* **TASK INSTRUCTIONS**
Look through the lines below and extract each one that contains "with".

* **RECORDS PROVIDED**
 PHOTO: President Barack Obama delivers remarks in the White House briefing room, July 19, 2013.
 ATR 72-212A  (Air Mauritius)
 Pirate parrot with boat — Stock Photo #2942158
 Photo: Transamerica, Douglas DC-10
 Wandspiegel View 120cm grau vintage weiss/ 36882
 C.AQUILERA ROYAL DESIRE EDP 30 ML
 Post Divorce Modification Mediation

...

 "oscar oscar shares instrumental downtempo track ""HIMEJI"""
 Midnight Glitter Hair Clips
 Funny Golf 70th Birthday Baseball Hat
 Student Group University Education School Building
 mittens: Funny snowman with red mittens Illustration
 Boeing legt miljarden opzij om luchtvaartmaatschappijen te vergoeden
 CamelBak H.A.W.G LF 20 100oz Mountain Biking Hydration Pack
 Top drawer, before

* **SOLUTION FOR THIS TASK**
 Pirate parrot with boat — Stock Photo #2942158
 mittens: Funny snowman with red mittens Illustration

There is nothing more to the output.